Personal finance is one of the confusing aspects of adulthood. Having to earn income to support your lifestyle while struggling to be debt-free might make you wish you could go back to those carefree teenage years. Nonetheless, growing up is a part of life, and you should embrace these new challenges.
If you’re looking for ways to boost your credit rating and achieve stable financial health, you ought to seriously consider having a budget and sticking to it. This personal money plan can guide you with your priorities and ensure that you get a remarkable credit score.
Here are some budgeting tips that you should try to avoid having bad credit:
1. Know Your Cash Flow
The first step to budgeting is being aware of how much you’re making each month and comparing it with your expenses. Track your after-tax income, which typically consists of your salary or hourly wages. You can also record money from other avenues such as dividends from investments, Social Security checks, and your earnings from side hustles or gigs.
Afterward, you must check your cash outflows. This category includes your rent, utility bills, groceries, transportation, and lifestyle costs such as gym memberships, social activities, and buying new stuff. Get a visual comparison of your income and expenses. Make sure to account for each dollar that comes in and out.
2. Consider Short-Term Borrowing
Having to take out a loan is kind of inevitable nowadays. If you must borrow money, you should stick to short term borrowing as much as your income and lifestyle will allow. This process requires you to pay back your debt within one year. The premise is that you’ll be more focused on repayment and make it one of your top financial priorities due to the time constraint.
While the limited time would mean that you’ll be paying a considerable amount each month, it’s more beneficial since you won’t have to keep on paying high-interest rates in the future. It’ll also help you become debt-free more quickly.
3. Test Different Budgeting Methods
The best thing about budgeting is that you can customize it according to your financial capacity, needs, and preferences. People have come up with different methods, with popular ones such as the 50/30/20 budget or the envelope system.
You should research on the method that works best for your economic situation. Regardless of the technique you use, you should remember that the key to developing the habit of budgeting and saving money is to stick to it and to accept the challenge during the first few weeks or months. Once you’ve formed this discipline, becoming debt-free will no longer be impossible.
These are some budgeting methods that worked for a lot of people:
- 50/30/20 – With this system, you divide your income into three main categories. You set aside 50 percent for necessities, 30 percent for your lifestyle spending, and 20 percent for savings as well as debt repayment. This technique can be used independently or as a foundation for other budgeting methods.

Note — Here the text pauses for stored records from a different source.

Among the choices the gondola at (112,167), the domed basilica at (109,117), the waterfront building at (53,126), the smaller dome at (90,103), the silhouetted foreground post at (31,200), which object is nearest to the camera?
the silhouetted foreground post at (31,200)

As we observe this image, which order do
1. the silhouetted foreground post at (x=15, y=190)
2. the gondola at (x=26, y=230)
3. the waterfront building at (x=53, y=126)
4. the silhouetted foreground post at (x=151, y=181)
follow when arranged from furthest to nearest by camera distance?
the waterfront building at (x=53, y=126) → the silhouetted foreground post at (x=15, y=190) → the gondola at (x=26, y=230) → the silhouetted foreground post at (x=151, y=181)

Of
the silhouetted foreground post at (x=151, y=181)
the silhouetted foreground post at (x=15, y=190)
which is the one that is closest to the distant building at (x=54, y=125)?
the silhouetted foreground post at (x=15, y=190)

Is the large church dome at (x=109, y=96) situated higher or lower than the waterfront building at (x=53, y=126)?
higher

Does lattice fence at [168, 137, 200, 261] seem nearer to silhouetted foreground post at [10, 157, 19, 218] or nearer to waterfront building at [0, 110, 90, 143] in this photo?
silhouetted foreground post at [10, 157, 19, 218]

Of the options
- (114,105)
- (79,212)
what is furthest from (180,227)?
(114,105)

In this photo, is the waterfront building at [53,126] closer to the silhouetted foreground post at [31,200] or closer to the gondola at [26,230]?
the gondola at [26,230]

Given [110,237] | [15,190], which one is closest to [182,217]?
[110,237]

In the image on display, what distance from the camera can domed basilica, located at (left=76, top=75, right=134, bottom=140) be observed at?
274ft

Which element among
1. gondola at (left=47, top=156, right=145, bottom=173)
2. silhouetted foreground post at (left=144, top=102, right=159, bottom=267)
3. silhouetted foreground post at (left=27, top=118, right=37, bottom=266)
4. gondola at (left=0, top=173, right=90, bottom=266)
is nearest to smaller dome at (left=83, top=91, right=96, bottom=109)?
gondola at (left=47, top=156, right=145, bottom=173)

- Envelope System – This cash-based approach involves setting a spending limit for each expense category, such as groceries, utilities, or social activities. Essentially, you withdraw your salary and store the money in envelopes with the allotments and use those funds accordingly.
- Savings First – This technique seems like a reverse budget method since it prioritizes your saving goals like for retirement and emergencies. You decide how much you’ll put into those funds first, then allocate your monetary resources to the rest of your monthly expenses.
- Zero-Based – This budget method is ideal for tracking your spending. With this, you divide your monthly income into specific costs meticulously until every dollar belongs to a category. This technique works best with the cash-based envelope system. However, if you aren’t too keen on the idea of holding cash, you just need to log each expense to ensure that you’re within your budget limits.
4. Have Specific Financial Goals
Setting specific financial goals can help you stay on track with your spending. Being deliberate in what you want to accomplish with your money will make you accountable to yourself with how you’re using your financial resources. Start by asking how much debt you wish to pay off or the amount you want to save, and include a target date.
Conclusion
The idea of creating a budget and sticking to it may overwhelm some people. However, this guide is valuable in ensuring that you stay on track with your spending to prevent you from getting a bad credit rating. You should understand your cash flow and prioritize debt repayment through short-term borrowing. Then, try out budgeting methods to know which one works best for you and your financial goals.